Any one of the following criteria meets the diagnosis of MI:

  1. Detection of a rise and/or fall of cardiac biomarker values (cTn with at least one value above the 99th percentile upper reference limit (URL)) and with at least one of the following:
    • Symptoms of ischemia
    • Development of pathologic Q waves in the ECG
    • New or presumed new significant ST–segment–T wave (ST–T) changes
    • New LBBB
    • Identification of an intracoronary thrombus by angiography or autopsy
    • Imaging evidence of new loss of viable myocardium or a new regional wall motion abnormality.
  2. Cardiac death with symptoms suggestive of myocardial ischemia and presumed new ischemia ECG changes or new LBBB, but death occurred before cardiac biomarkers were obtained, or before cardiac biomarker values would be increased.
  3. PCI- related MI: elevation of cTn >5 × 99th percentile upper reference limit in patients with normal baseline values or a rise of values >20 percent if the baseline values are elevated and are stable or falling. In addition, either (i) symptoms suggestive of myocardial ischemia, or (ii) new ischemic ECG changes or new LBBB, or (iii) angiographic loss of patency of a major coronary artery or a side branch or persistent slow– or no–flow or embolization, or (iv) imaging demonstration of new loss of viable myocardium or new regional wall motion abnormality are required.
  4. Stent thrombosis associated with MI: Detected by coronary angiography or autopsy in the setting of myocardial ischemia and with a rise and/or fall of cardiac biomarkers with at least one value above the 99th percentile
  5. CABG–associated MI: Elevation of cardiac biomarker values >10 × 99th percentile URL in patients with normal baseline cTn values. In addition, either (i) new pathologic Q waves or new LBBB, or (ii) angiographic documented new graft of native coronary artery occlusion, or (iii) imaging evidence of new loss of viable myocardium or new regional wall motion abnormality.

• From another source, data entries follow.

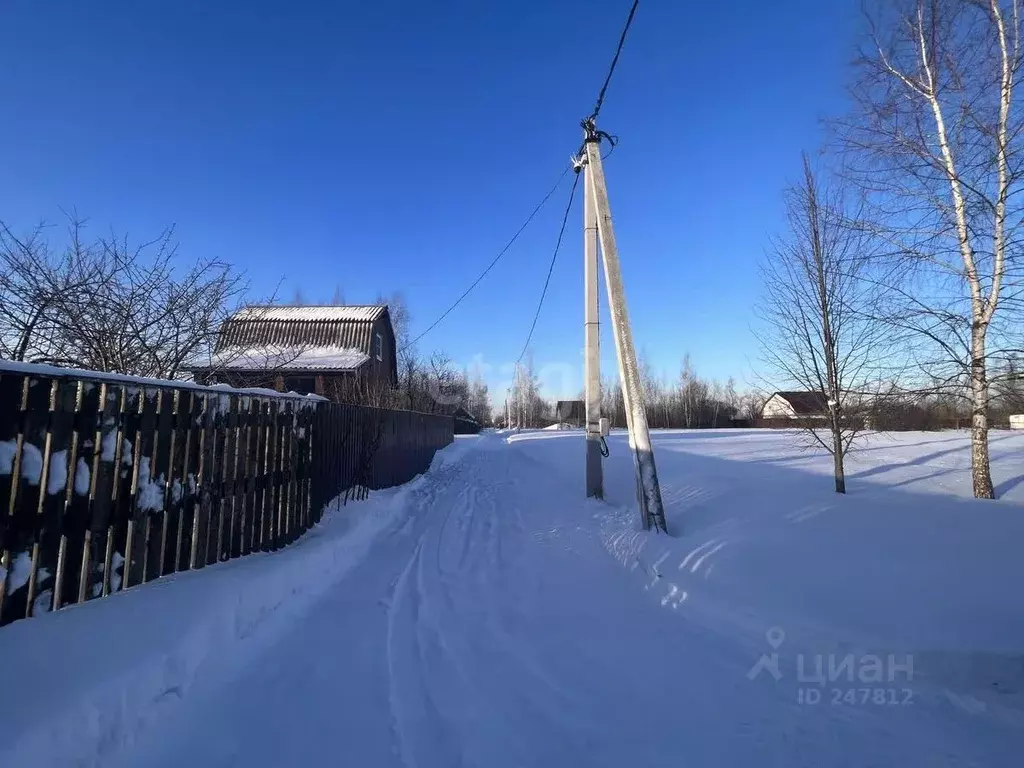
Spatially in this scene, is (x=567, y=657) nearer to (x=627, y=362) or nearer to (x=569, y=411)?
(x=627, y=362)

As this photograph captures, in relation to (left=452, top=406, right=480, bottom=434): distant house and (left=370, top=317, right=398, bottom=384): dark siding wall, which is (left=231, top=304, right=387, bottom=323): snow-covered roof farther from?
(left=452, top=406, right=480, bottom=434): distant house

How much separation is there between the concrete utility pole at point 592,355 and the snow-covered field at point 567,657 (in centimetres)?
402

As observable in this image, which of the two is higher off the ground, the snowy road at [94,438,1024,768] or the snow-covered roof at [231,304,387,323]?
the snow-covered roof at [231,304,387,323]

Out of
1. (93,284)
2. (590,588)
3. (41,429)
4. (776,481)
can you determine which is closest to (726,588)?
(590,588)

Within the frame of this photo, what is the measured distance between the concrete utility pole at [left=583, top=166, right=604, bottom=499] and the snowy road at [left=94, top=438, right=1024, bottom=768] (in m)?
5.02

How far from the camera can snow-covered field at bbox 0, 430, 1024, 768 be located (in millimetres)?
2451

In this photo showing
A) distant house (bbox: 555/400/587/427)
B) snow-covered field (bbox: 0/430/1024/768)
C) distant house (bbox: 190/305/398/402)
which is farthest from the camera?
distant house (bbox: 555/400/587/427)

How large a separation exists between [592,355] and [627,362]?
286 cm

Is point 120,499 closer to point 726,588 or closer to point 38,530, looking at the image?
point 38,530

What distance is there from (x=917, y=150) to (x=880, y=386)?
3599 millimetres

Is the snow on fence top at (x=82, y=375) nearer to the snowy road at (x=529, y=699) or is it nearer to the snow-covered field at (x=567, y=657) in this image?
the snow-covered field at (x=567, y=657)

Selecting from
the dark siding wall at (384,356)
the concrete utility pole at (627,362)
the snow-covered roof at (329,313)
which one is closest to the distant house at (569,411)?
the dark siding wall at (384,356)

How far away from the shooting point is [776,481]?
945cm

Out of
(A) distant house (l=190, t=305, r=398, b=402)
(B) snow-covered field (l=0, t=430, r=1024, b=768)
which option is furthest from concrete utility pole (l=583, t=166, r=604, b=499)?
(A) distant house (l=190, t=305, r=398, b=402)
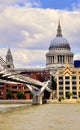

The joint task force further refined the definition of MI

  • Type 1 (spontaneous MI): MI consequent to a pathologic process in the wall of the coronary artery (e.g., plaque erosion/rupture, fissuring, or dissection), resulting in intra luminal thrombus
  • Type 2 (MI secondary to an ischemic imbalance): MI consequent to increased oxygen demand or decreased supply (e.g., coronary endothelial dysfunction, coronary artery spasm, coronary artery embolus, anemia, tachy–/bradyarrhythmias, anemia, respiratory failure, hypertension or hypotension)
  • Type 3 (MI resulting in death when biomarker values are unavailable): Sudden unexpected cardiac death before blood samples for biomarkers could be drawn or before their appearance in the blood
  • Type 4a (MI related to PCI)
  • Type 4b (MI related to stent thrombosis)
  • Type 5 (MI related to CABG)

Thygesen K, Alpert JS, Jaffe AS, et al. Third universal definition of myocardial infarction. Circulation 2012;126(16):2020–35.